Parte II - O CONTO DO TANOEIRO
CONTOS GASPARENSES
Parte II - O CONTO DO TANOEIRO
Texto completo (imagens ilustrativas)
O Conto do Tanoeiro está ligado à história da mineração em
Gaspar. A busca por ouro na região remonta ao século 19, porém sem grandes
descobertas além das atividades de garimpeiros isolados.

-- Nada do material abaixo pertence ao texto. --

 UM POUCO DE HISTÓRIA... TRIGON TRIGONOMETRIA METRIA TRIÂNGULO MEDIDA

A atividade de
exploração desse minério ganhou força ao longo da década de 1940, quando
centenas de trabalhadores exploravam a região do Arraial. Nos anos de 1970 e
1990 novas empresas passaram a realizar a exploração do ouro na localidade, que
ao longo de suas atividades retiraram boa quantidade do cobiçado minério. O
desejo de encontrar ouro gerou muitas histórias curiosas, como a do Conto do
Tanoeiro que passaram a enriquecer a cultura popular da cidade.
Dizia-se, que em Gaspar se encontrariam ricas ocorrências de ferro. Creio que Gaspar, neste particular não é exceção, uma vez que é sabido, que toda a área da serra do mar acusa ocorrência de minério de ferro em maior e menor quantidade.

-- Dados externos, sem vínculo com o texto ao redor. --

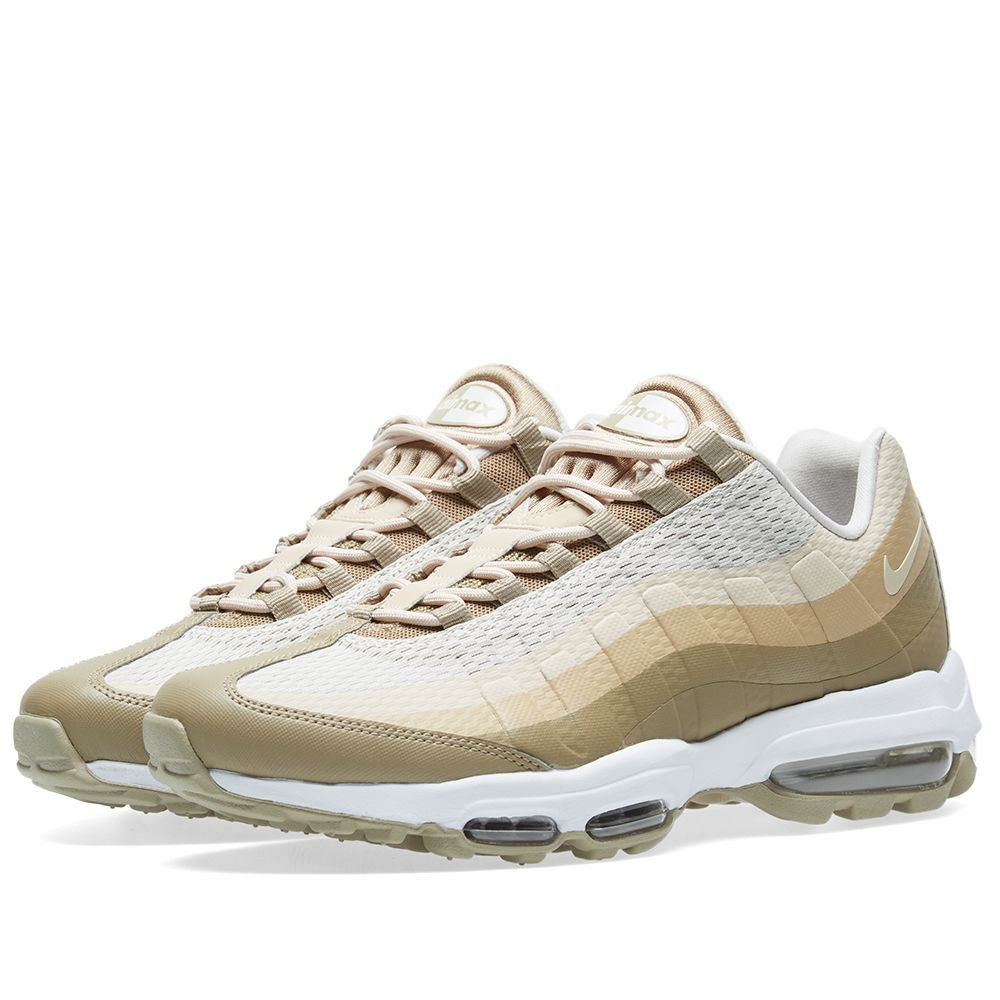 meet a263e 98a5f ... Sale - Selected Lines   Online Now. homeNike Air Max 95 Ultra Essential.  image. image. image. image. image. image. image. image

O ouro sempre foi e continua sendo a grande sedução do
homem. Em torno dele giram histórias e fatos, acontecimentos felizes e
trágicos. E não vezes ele tem mudado o curso de vida de indivíduos e de povos.

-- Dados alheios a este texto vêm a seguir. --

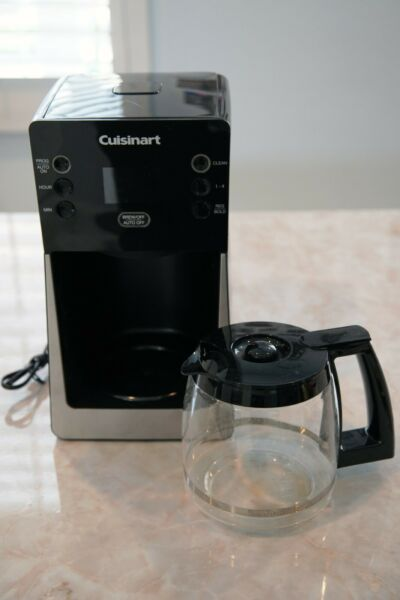 Cuisinart 14 Cup Temp Programmable Coffee Maker DCC 2800 SHIP LIGHTLY USED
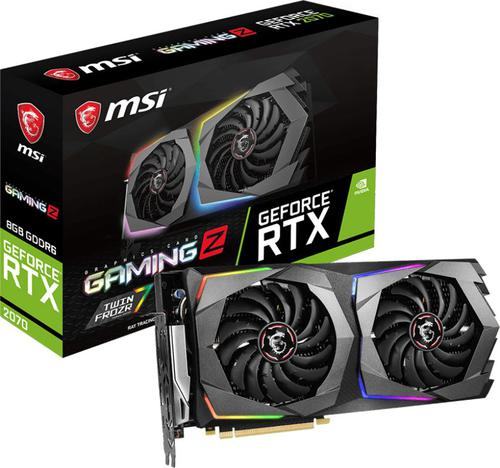 MSI GeForce RTX 2070 GAMING Z 8G 8GB GDDR6 (256 Bit), HDMI, 3xDP,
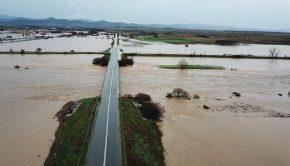 πλημμυρα Ροδόπη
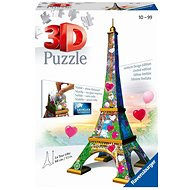 Ravensburger 3D 111831 Eiffelova věž Love edice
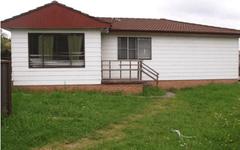 32F Henry Lawson Drive, Penshurst NSW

O acontecimento que será apresentado a seguir é fruto de uma
crônica popular que por muitos anos divertiu a comunidade.
Vizinho destas terras, foi um pequeno sitiante, um desses
tipos espertos, de andar ligeiro e costumes característicos dos nossos
praieiros. Era ele um misto de sagaz e astuto, de ingênuo e manhoso, que
gostava de conversa e sempre “sabia muita coisa”.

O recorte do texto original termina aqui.